Turns out those South Carolinians are much smarter than elitists gave them credit for—last week Boeing workers in that state overwhelmingly rejected the union that at first ridiculed South Carolina workers for not being smart enough to build planes, and then sued to shut them down and force their jobs back to Washington.

The 74% vote against the union is a major defeat for labor executives who have been determined to replicate the unionized work-force that has pushed Boeing from the forced-unionism state of Washington and into right-to-work South Carolina. 

Under the representation of the IAM union, Boeing workers in Washington went on strike three times in 13 years, shutting down production lines and leaving the company unable to meet order deadlines.  Considered one of the most expensive strikes in history, the last of the three strikes was in 2008, when 27,000 International Association of Machinists and Aerospace Workers walked off the job.  That two-month strike, in the midst of the Great Recession, cost Boeing more than $2 billion.  

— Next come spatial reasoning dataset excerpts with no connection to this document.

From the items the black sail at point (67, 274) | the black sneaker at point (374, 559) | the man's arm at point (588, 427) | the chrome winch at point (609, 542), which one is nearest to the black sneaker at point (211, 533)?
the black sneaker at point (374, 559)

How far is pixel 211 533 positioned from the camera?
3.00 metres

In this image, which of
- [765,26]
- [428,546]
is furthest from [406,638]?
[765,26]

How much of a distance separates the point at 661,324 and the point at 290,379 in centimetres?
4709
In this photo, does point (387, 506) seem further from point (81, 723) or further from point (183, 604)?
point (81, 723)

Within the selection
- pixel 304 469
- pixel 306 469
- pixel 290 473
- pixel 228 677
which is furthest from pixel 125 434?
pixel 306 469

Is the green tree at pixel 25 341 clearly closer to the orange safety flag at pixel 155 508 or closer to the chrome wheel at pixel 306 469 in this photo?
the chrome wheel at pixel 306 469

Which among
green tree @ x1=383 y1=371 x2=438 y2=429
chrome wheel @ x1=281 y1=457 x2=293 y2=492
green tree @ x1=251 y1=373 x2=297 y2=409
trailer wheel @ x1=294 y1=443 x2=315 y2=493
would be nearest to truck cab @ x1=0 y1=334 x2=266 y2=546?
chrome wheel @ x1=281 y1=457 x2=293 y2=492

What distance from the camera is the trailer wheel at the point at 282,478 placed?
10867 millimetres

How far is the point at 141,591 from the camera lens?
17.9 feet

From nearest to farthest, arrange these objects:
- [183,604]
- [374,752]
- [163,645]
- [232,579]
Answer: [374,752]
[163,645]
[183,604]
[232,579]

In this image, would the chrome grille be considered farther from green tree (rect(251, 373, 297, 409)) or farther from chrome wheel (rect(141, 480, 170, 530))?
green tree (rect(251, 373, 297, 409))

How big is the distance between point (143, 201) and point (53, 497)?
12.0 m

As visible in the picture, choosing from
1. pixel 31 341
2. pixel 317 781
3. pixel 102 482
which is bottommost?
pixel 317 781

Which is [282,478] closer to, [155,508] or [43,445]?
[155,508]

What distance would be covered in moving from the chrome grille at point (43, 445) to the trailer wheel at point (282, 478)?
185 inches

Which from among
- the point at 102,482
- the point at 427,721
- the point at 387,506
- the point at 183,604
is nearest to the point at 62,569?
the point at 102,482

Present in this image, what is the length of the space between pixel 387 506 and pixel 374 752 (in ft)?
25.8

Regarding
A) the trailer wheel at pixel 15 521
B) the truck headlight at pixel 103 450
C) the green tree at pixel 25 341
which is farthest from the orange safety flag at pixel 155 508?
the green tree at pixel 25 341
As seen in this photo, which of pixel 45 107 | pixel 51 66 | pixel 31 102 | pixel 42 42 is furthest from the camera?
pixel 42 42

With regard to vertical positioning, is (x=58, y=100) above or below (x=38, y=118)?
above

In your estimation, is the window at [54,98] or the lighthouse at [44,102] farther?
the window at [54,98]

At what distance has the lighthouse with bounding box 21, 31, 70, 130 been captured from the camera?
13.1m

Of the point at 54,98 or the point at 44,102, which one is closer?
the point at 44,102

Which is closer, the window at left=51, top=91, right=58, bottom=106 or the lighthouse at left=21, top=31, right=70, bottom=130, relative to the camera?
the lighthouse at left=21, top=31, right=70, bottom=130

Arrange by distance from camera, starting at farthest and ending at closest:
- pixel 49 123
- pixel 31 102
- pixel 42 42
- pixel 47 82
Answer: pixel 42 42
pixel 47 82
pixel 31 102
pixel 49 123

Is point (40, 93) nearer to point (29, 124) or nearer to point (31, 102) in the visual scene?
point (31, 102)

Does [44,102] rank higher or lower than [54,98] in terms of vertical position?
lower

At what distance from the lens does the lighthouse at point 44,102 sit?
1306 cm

Then Boeing CEO Jim McNerney warned, "We believe this track record of repeated union work stoppages is earning us a reputation as an unreliable supplier to our customers, who ultimately provide job security by buying our airplanes.”  Shortly after, Boeing announced it would be siting a second production line of the 787 in the right-to-work state of South Carolina.

According to a 2009 consultant’s report, the “frequency and high costs of work stoppages, fairly or unfairly, reflect negatively on Washington” in attracting aerospace work.  That is evident in the fact that aerospace job growth in Washington increased just 18% between 2007 and 2012, compared to a staggering 613% in South Carolina.

As a former CEO of aerospace company Vought Aircraft Industries explains, his decision to locate that company’s facilities in South Carolina in 2004 (which were ultimately sold to Boeing) was driven primarily by the state’s right-to-work law and the goal of “avoiding unions.”

He said that despite the aerospace tax breaks passed in Washington state to secure the first 787 final-assembly line, he didn't even consider Everett for the fuselage-section plants that ended up in South Carolina.

"I would still have been facing a union environment, and I did not want that. A lot of our business case was based on what the labor rates would be. That was why I never wanted to go to the Northwest…It just wasn't on our radar."

This is precisely why I was happy to accept an invitation to recently testify in support of SB 5692, which would make Washington the 29th right-to-work state.

During my testimony, I referenced the numerous studies showing states with right-to-work laws attract more new business than non right-to-work states.  Professional site consultants say a RTW law is one of the most important factors companies consider when deciding where to build major facilities—half of manufacturers automatically screen out any non-RTW state.  The comments from the former Vought CEO are simply more real-world evidence of this reality.

Last week’s vote sends a strong message that Boeing workers in South Carolina very clearly understand their advantage over their Washington counterparts.